Any AI system counts if it operates within realistic deployment constraints and doesn't have unfair advantages over human baseliners.

Tool assistance, scaffolding, and any other inference-time elicitation techniques are permitted as long as:

  • No unfair and systematic advantage. There is no systematic unfair advantage over the humans described in the Human Performance section (e.g. AI systems are allowed to have multiple outputs autograded while humans aren't, or AI systems have access to the internet when humans don't).

  • Human cost parity. Having the AI system complete the task does not use more compute than could be purchased with the wages needed to pay a human to complete the same task to the same level. Any additional costs incurred by the AIs or humans (such as GPU rental costs) are included in the parity estimation.

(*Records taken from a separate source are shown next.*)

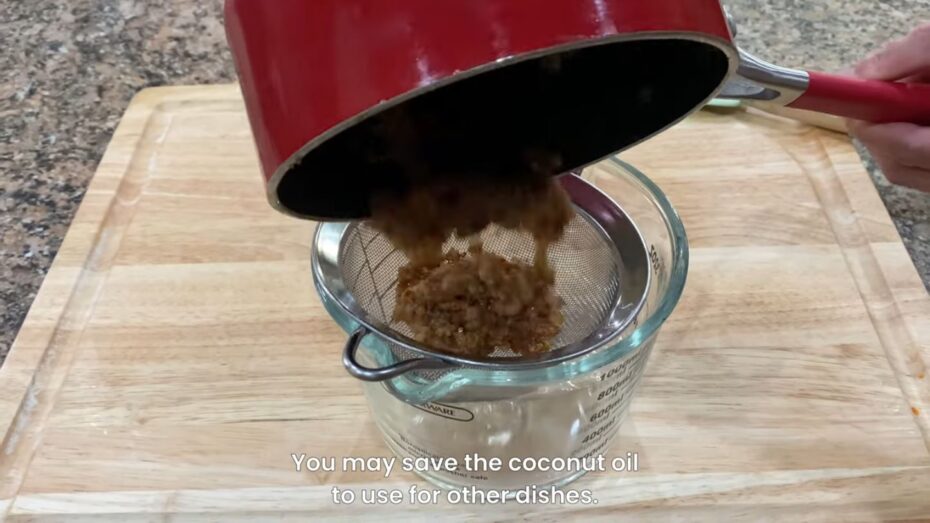 straining coconut milk curds with a screen over a measuring bowl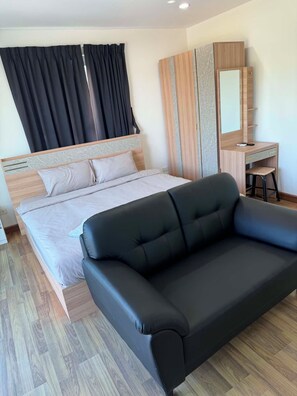 Ein modernes Schlafzimmer mit einem Bett, einer schwarzen Couch, einem Holztisch und einem Spiegel.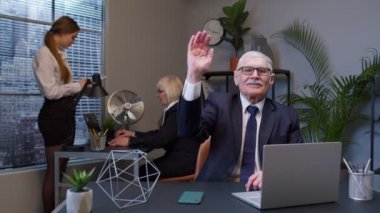 İş arkadaşlarıyla kıdemli iş adamları el sallayarak selamlaşır.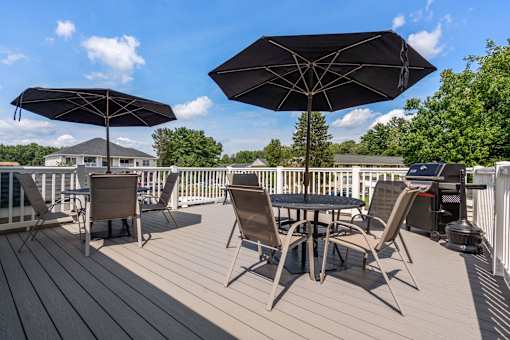 A wooden deck with a table and chairs under umbrellas.
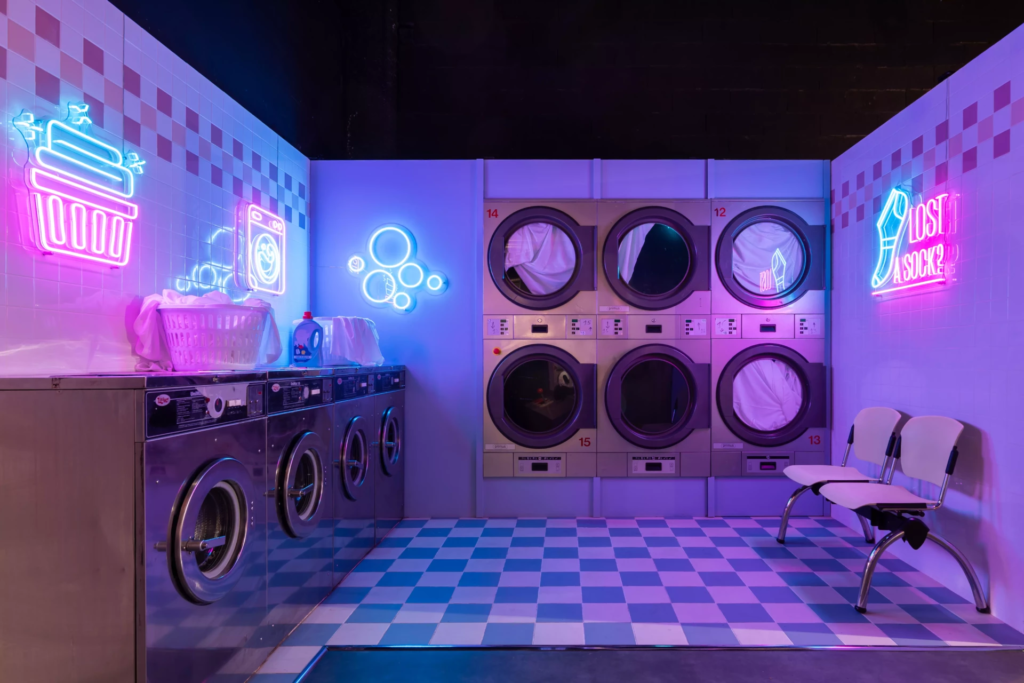 Décor de laverie automatique néon avec machines à laver industrielles, éclairages colorés et ambiance urbaine rétro-futuriste idéale pour shootings photo créatifs.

The PASS@k elicitation technique (which automatically grades and chooses the best out of k outputs from a model) is a common example that we do not accept on this benchmark because human software engineers solving research and engineering bottlenecks generally do not have access to scoring metrics indicating whether they have successfully solved the issue. OpenAI has thus far only graded PASS@1 submissions.

Browsing is allowed.

If there is evidence of training contamination leading to substantially increased performance, scores will be accordingly adjusted or disqualified.

If a model is released in 2026 but evaluated after year-end, the resolver may include it at their discretion (if they think that there was not an unfair advantage from being evaluated later, for example the scaffolding used should have been available within 2026).

Eli Lifland is responsible for final judgment on resolution decisions.

Human cost estimation process:

  1. Rank questions by human cost. For each question, estimate how much it would cost for humans to solve it. If humans fail on a question, factor in the additional cost required for them to succeed.

  2. Match the AI's accuracy to a human cost total. If the AI system solves N% of questions, identify the cheapest N% of questions (by human cost) and sum those costs to determine the baseline human total.

  3. Account for unsolved questions. For each question the AI does not solve, add the maximum cost from that bottom N%. This ensures both humans and AI systems are compared under a fixed per-problem budget, without relying on humans to dynamically adjust their approach based on difficulty.

Buckets are left-inclusive: e.g., 20-30% includes 20.0% but not 30.0%.